This Analog Cambot Plays Outside The Lines

There are quite a few flavors of line following robot. No matter how they’re made, most are built for speed and accuracy. The Cambot by [Jorge Fernandez] however makes use of a traditional video camera to read visual input instead of the reflective sensors we’re used to seeing in these types of robots. Because of this it lacks those swift and agile qualities, but scores points with its unique analog design, over-sized tricycle wheels, and stylish RCA jacks poking out on the side.

Coupled with a PIC 16F84A microcontroller, [Fernandez] divides the video input from the camera into 625 lines. The PIC is responsible for scanning horizontally across these lines and translating the proportions of black and white into PWM pulses. The duration these proportions are seen by the camera determines the PWM frequency fed to the left and right servo motors driving the robot.

As far as line-followers go, this is a refreshing retro approach to the concept. [Hernandez] outlines the finesse about driving his cambot on his blog (an English translation can be read here) and provides a complete schematic for those who are interested in whipping up their own quirky little machine.

12 thoughts on “This Analog Cambot Plays Outside The Lines

  1. It would be nice to put the steering closer to the camera – so the point of rotation may stay slightly tighter to the line recogition – and less jerky navigation. Nice work.

  2. Analog? PIC! Picky Picky Picky.
    If I can hear the video signal I can focus perfectly, blindly on a high contrast text card. Focusing causes the buzz to have the most zing. I should able to hear the drift of a big line running in the horizontal direction. It will be a phase shifting sound at frame frequency.
    Apply phase determining in reference to the vertical sync.

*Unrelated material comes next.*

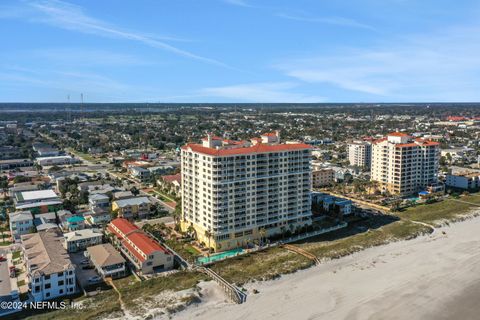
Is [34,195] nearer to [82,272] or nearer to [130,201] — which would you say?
[130,201]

  3. Little hint: often colour cameras can be hacked by removing the crystal and replacing it with one exactly half the frequency.
    This allows for slower frame rates and higher fidelity (more integration time for the sensor) so often even a crappy el cheapo CMOS can be used for this.

    I came up with this technique while experimenting with X-ray and alpha imagers and tried it recently on a colour camera, although the picture looked a little strange on my ‘scope it did show the method works.

  4. A 7.2 MHz xtal can be found in many old electronics such as answering machines, obviously 8MHz is another common value.
    I found that if the camera is fussy about working with the wrong crystal this can be fixed by changing out the parallel capacitors for slightly higher (ie 33pf) capacitors.
    Even managed to get it running at 1MHz averaging under 6 frames per second.